No matter what your age, you can improve your level of fitness. Having strong muscles help you to maintain good posture, alleviate joint pain and even prevent osteoporosis; but as we get older our bodies begin to lose muscle mass and strength. However, studies show you are never too old to teach your muscles new tricks. According to a study in the Journal of Strength & Conditioning Research, it was determined that women in their twenties and their sixties, made gains in the weight room at the same rate. Here are some tricks you can utilize in your routine to keep your muscles strong.
Firm Up Faster: Add 5 percent more weight to your reps. If you can do leg presses with 100 lbs now, for 2 consecutive sets, add 5-10 lbs. more weight in your next workout. Studies show that people who increase their weights by 5-10 percent can gain strength by 38% in 13 weeks.
Strengthen your ticker: Add interval cardio training in your gym routine.
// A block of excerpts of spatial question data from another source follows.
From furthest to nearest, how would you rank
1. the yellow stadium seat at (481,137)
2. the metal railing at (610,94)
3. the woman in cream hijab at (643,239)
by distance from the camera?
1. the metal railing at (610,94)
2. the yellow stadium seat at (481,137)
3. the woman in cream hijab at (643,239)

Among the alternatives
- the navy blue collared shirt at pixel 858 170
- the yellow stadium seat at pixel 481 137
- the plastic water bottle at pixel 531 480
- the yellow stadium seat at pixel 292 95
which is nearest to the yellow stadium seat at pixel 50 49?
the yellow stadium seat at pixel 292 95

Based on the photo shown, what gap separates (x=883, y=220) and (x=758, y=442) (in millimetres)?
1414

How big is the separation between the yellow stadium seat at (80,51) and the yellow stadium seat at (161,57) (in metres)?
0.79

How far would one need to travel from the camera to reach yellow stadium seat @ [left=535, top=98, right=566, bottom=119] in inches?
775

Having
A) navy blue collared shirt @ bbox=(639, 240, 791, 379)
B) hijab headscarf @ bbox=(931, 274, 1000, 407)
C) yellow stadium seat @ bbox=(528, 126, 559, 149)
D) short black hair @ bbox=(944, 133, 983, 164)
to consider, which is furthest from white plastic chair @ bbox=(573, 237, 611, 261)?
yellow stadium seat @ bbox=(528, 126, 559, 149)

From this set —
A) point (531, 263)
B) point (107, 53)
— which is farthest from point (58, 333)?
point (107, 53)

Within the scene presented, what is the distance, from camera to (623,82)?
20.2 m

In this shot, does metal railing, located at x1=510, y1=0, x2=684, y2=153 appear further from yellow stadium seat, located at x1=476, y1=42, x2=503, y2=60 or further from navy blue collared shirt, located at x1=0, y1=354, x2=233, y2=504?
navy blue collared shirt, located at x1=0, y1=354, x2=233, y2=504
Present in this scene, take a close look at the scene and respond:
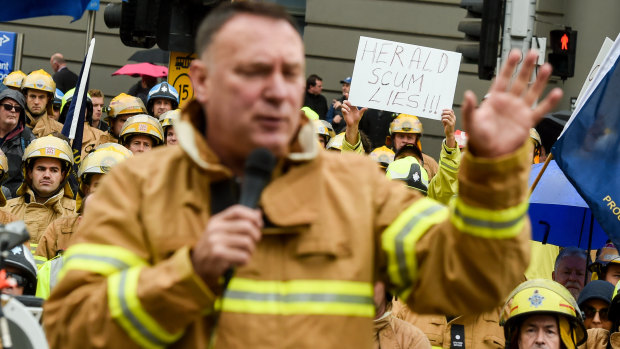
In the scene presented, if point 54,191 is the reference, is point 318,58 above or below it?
above

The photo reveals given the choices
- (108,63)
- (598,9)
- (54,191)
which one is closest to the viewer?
(54,191)

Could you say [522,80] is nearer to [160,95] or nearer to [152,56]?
[160,95]

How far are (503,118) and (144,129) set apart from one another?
29.3ft

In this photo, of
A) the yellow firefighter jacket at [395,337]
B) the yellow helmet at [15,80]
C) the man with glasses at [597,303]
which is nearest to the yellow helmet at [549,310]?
the yellow firefighter jacket at [395,337]

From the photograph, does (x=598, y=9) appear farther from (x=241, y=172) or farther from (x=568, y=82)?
(x=241, y=172)

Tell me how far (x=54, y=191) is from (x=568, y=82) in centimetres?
958

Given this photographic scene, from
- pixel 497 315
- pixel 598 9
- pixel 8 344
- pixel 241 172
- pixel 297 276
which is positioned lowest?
pixel 497 315

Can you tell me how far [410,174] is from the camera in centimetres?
944

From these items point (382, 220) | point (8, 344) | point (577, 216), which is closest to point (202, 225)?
point (382, 220)

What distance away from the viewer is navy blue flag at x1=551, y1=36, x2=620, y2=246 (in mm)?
7321

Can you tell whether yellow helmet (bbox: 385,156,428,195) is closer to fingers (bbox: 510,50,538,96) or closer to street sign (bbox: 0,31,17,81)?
fingers (bbox: 510,50,538,96)

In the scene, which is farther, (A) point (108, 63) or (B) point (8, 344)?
(A) point (108, 63)

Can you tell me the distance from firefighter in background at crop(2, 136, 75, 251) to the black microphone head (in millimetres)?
7626

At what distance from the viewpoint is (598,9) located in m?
17.7
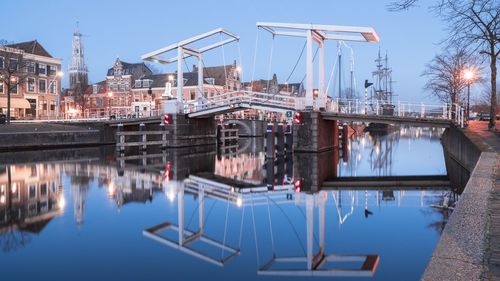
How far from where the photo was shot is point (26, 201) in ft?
32.7

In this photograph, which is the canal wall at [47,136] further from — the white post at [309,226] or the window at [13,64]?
the white post at [309,226]

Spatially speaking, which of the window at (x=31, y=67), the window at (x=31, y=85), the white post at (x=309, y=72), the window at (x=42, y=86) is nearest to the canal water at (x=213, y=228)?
the white post at (x=309, y=72)

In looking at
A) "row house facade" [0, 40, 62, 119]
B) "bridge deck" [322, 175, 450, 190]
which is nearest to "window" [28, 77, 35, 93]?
"row house facade" [0, 40, 62, 119]

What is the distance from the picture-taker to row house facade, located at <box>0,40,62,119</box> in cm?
4476

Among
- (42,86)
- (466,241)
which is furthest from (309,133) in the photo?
(42,86)

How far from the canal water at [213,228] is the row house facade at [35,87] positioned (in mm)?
34671

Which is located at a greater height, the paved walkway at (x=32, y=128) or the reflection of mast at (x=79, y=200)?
the paved walkway at (x=32, y=128)

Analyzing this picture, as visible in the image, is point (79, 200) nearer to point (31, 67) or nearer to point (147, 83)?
point (31, 67)

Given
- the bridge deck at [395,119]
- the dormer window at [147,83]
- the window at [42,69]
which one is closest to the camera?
the bridge deck at [395,119]

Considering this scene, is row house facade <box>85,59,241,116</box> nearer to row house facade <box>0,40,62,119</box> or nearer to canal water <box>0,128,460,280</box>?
row house facade <box>0,40,62,119</box>

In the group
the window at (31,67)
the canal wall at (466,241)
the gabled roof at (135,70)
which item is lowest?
the canal wall at (466,241)

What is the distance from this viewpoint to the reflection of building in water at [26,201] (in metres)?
7.38

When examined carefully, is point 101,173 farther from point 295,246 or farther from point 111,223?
point 295,246

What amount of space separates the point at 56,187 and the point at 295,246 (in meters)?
8.02
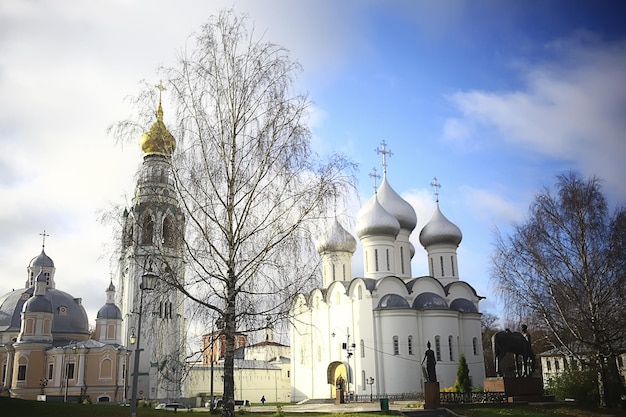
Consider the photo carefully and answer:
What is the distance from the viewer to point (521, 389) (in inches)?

Research shows that this type of training increases your cardio capacity and strengthens your heart muscle. Perform short bursts of intense exercise followed by a period of recovery. Perform 6-8 rounds.
Power Up: To increase your muscles power, try fast lifts. According to Brad Schoenfield, author of Women’s Home Workout Bible, by incorporating this type of training into your workout, you increase how quickly your muscles can generate force. His rule of thumb: Lift your weight in a 1 / 2 tempo – lift the weight in one second, take 2 seconds to lower the weight. Example: In a bicep curl, curl the weight quickly – taking only one second, but lower the weight slowly – taking two seconds.